Anyone else see the irony—or tragedy—in Rep. Barney Frank’s latest grab at national headlines?
The retiring Massachusetts lefty (is that redundant?) told New York magazine in an interview that, in hindsight, passing the Patient Protection and Affordable Care Act might have been a mistake.
“I think we paid a terrible price for health care,” he told journalist Jason Zengerle. “I would have started with financial reform but certainly not health care.”
Frank then goes on and on about how Obama repeated Clinton’s mistake by not only misinterpreting a voter mandate, but by alienating the middle class by extending a benefit they already enjoy to millions more beneath them (on the socio-economic strata). Nice to know none of us are above a little class warfare.
Where do you even begin to dissect this? Sure, it’s easy to sit back now and say what a mess reform turned out to be, but where was Frank back then when it might’ve meant something? Oh yeah, he was in the House voting for it.
And, honestly, are we at all surprised he would’ve gone for financial reform first? He did anyway. And quite frankly (pun intended), his arguments against health reform could very well apply to the financial reform that’s so near and dear to his heart. Never mind that he’s caught here blaming his own constituents rather than a piece of poorly crafted legislation.

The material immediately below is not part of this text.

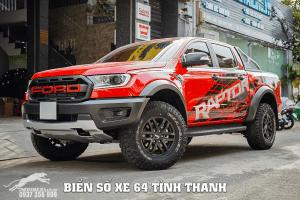 Bien-so-xe-64-tinh-thanh-viet-nam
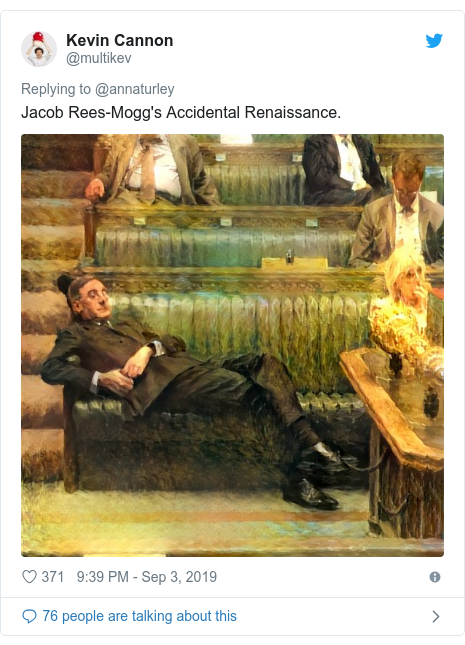 Twitter post by @multikev: Jacob Rees-Mogg's Accidental Renaissance.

For four years now, I’ve argued consistently against both the bailouts and health reform. The bailouts because from day one I thought they were, if not anti-American, at the very least anti-free market. Our whole system is predicated on a risk and reward philosophy, and if you take either one away, the other means nothing.
I know a thing or two about bad timing—just ask anyone who works with me—so even though I’m no high-priced cable television pundit, I could see that maybe tackling something as fundamental as health reform in the middle of an economic meltdown might not be the smartest move.
I still don’t know how Obama (or Reid or Pelosi, for that matter) could have misread the tea leaves so badly with regard to health reform two years ago. The Dems certainly got what they deserved in the midterms. And, everything being cyclical, it turned out to be the GOP’s turn to over interpret the voter mandate.
Frank’s a smart guy and a savvy politician, and his reappearance in the news as the sun sets on his Congressional career certainly will be great for his book deal.